Archaeologist digs up 1,800-year-old slab near Hadrian’s Wall carved with penis graffiti
In most classrooms across the UK, it’s likely you’ll find rude graffiti scrawled on the desks.
Now, a new discovery at Hadrian’s Wall suggests these types of cheeky scribblings date back thousands of years.
Rude graffiti carved into stone branding a Roman soldier a “s***ter” has been unearthed at Vindolanda, near Hadian’s Wall
Researchers have discovered a large phallus and an inscription which brands a Roman soldier called Secundinus a ‘s***ter’ at the historic site, dating back 1,700 years.
‘Its author clearly had a big problem with Secundinus and was confident enough to announce their thoughts publicly on a stone,’ said Dr Andrew Birley, Director of Excavations and CEO of the Vindolanda Trust.
‘I have no doubt that Secundinus would have been less than amused to see this when he was wandering around the site over 1,700 years ago.’

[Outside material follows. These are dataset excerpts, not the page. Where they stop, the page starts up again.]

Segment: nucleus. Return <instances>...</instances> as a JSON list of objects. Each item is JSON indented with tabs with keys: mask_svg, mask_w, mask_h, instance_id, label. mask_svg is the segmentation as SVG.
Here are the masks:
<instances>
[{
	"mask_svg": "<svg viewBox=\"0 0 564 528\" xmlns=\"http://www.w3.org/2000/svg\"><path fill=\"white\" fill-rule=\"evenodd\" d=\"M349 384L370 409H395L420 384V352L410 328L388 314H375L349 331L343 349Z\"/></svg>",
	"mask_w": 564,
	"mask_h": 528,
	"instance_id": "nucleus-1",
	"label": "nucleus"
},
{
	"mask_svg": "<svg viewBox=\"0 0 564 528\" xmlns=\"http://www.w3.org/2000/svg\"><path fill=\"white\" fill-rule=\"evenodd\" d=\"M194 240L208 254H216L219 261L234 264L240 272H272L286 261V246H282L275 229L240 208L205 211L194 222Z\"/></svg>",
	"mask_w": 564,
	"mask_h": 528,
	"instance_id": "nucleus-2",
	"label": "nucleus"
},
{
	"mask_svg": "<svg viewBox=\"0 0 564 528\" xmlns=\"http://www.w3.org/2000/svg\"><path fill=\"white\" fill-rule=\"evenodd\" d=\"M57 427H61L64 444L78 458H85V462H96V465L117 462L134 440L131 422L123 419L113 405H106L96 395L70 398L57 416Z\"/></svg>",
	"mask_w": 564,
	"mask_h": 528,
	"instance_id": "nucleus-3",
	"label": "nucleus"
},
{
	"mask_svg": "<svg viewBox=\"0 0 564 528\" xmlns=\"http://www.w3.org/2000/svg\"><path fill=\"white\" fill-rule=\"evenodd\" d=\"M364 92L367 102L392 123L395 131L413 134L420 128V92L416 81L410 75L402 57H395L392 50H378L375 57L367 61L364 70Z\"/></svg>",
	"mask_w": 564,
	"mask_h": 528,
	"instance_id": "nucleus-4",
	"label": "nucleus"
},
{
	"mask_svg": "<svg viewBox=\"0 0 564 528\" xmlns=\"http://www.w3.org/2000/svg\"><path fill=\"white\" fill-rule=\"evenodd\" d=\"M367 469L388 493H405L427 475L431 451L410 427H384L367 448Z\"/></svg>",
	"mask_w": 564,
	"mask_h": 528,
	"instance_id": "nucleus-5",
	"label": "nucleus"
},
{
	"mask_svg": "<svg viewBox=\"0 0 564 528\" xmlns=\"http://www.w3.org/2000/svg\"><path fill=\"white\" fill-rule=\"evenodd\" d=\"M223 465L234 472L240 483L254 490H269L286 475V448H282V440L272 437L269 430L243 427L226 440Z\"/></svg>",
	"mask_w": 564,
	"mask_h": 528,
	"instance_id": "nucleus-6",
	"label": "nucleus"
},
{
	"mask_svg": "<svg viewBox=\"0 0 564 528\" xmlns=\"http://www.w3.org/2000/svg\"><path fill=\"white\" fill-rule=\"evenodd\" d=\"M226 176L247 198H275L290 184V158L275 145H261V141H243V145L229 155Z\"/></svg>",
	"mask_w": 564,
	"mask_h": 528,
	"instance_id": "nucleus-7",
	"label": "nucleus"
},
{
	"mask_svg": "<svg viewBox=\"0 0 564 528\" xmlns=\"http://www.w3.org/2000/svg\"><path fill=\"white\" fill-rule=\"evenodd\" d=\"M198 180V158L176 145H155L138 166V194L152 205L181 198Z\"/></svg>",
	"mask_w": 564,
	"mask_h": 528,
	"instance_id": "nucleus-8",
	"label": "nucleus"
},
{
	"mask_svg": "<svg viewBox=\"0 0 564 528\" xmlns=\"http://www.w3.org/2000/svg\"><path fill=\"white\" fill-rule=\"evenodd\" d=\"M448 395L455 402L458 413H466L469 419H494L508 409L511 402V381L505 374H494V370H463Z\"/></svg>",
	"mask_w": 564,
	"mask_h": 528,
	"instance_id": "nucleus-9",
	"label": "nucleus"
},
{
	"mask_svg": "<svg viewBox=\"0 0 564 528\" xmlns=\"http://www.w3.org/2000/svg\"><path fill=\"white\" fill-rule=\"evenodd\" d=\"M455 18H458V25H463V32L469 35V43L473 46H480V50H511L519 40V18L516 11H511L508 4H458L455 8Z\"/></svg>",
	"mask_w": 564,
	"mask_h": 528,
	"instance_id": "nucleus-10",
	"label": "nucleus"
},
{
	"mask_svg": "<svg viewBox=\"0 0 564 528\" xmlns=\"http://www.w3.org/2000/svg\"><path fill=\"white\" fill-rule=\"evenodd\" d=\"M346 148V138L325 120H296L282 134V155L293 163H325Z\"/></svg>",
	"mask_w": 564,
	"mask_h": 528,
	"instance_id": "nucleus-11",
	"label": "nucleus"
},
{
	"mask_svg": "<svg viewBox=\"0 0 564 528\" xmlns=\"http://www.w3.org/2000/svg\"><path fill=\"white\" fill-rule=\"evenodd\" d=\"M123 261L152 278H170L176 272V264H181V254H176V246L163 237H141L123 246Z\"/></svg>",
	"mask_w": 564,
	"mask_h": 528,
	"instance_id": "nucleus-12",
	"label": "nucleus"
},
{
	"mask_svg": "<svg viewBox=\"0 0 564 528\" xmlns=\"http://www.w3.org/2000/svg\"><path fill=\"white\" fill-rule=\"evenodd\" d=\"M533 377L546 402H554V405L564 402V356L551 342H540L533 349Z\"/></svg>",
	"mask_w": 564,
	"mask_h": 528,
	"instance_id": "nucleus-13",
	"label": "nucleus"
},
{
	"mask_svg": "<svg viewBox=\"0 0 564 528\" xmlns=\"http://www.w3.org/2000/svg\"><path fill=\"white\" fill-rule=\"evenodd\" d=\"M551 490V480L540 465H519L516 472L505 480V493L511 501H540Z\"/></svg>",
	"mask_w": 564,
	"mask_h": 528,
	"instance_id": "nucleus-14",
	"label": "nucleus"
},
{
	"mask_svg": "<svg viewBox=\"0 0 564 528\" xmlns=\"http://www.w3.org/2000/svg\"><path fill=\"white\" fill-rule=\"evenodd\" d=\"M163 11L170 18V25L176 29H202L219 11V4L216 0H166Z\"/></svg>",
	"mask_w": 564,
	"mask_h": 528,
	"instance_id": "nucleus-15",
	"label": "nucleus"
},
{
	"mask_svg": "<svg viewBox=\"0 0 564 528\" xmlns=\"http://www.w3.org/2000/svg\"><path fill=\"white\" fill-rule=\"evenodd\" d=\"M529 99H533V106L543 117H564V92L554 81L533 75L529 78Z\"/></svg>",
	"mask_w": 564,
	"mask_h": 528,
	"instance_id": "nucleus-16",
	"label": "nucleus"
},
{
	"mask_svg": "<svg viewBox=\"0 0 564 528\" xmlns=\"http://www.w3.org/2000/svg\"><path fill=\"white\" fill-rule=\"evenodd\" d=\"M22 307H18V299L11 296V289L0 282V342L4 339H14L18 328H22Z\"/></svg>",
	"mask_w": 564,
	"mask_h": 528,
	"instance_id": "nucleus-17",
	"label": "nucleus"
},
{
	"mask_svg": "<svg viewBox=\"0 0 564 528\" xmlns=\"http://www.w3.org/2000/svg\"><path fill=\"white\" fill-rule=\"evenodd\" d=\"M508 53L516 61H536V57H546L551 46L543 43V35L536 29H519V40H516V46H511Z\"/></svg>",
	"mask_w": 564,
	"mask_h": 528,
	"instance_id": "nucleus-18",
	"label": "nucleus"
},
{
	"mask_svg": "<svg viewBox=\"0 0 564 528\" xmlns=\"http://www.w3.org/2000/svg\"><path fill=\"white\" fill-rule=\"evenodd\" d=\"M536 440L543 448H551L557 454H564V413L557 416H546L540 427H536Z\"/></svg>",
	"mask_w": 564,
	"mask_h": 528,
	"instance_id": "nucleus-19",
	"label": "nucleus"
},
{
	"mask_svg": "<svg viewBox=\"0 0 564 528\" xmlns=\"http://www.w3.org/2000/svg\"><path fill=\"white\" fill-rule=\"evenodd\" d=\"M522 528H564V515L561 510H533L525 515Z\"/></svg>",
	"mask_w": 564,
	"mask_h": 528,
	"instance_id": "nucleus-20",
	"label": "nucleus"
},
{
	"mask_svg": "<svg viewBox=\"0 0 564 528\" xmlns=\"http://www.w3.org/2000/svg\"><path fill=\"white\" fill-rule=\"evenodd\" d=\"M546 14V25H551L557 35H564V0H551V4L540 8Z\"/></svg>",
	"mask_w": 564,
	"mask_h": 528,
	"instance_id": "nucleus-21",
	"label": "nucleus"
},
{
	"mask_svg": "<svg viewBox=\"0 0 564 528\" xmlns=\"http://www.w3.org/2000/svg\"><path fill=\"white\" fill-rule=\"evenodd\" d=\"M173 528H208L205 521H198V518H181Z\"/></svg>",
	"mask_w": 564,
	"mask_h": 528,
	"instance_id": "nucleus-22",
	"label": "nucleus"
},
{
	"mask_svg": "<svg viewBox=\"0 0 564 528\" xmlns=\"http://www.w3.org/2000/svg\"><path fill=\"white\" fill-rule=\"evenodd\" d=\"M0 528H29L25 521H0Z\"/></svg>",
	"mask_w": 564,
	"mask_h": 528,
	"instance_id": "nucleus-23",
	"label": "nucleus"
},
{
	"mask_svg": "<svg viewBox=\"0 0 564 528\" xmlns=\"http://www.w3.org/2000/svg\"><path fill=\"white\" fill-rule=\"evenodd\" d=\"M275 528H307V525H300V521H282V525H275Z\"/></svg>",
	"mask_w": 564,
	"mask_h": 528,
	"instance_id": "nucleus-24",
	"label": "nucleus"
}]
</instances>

The graffiti was uncovered at Vindolanda, a picturesque fort and settlement in the Northumberland countryside, which is part of the Hadrian’s Wall World Heritage Site.
‘It comes from a secure context below a 4th century cavalry barracks, discarded into a long trench filled with rubble,’ a spokesperson said.
This isn’t the first time quirky scribbling have been found at Vindolanda – previously, archaeologists found a handwritten birthday invitation where one woman invited her ‘dearest sister’ to join her.
The latest discovery was made by Dylan Herbert, a retired biochemist from South Wales, who was volunteering with the Vindolanda Trust.
‘I’d been removing a lot of rubble all week and to be honest this stone had been getting in my way, I was glad when I was told I could take it out of the trench,’ Mr Herbert said.
‘It looked from the back like all the others, a very ordinary stone, but when I turned it over, I was startled to see some clear letters.
‘Only after we removed the mud did I realise the full extent of what I’d uncovered, and I was absolutely delighted
The stone features a carving of a phallus measuring 15.7 x 6 inches, along with the words SECVNDINVS CACOR.
Dr Alexander Meyer, Dr Alex Mullen and Dr Roger Tomlin, specialists in Roman epigraphy, recognised these words as a mangled version of ‘Secundinus cacator’.
This translates to ‘Secundinus, the s***ter’, according to the experts.
‘The recovery of an inscription, a direct message from the past, is always a great event on a Roman excavation, but this one really raised our eyebrows when we deciphered the message on the stone,’ Dr Birley said.
Engraving of phalluses are not uncommon on Hadrian’s Wall, with a total of 13 now found at the historic site.
Retired Biochemist Dylan Herbert discovered the stone with the penis carved into it
While the symbol is usually seen as an image of strength and virility, that’s likely not the case with this new finding.
In this case, the author has ‘cleverly taken its meaning and subverted it to their own aims,’ according to the researchers.
This fabulous bit of social commentary from the ancient past will amuse visitors for many years to come,’ they said in a release.
‘It reminds us that while the Roman army could be extremely brutal, especially to the native population, they were not immune to hurling insults at each other.’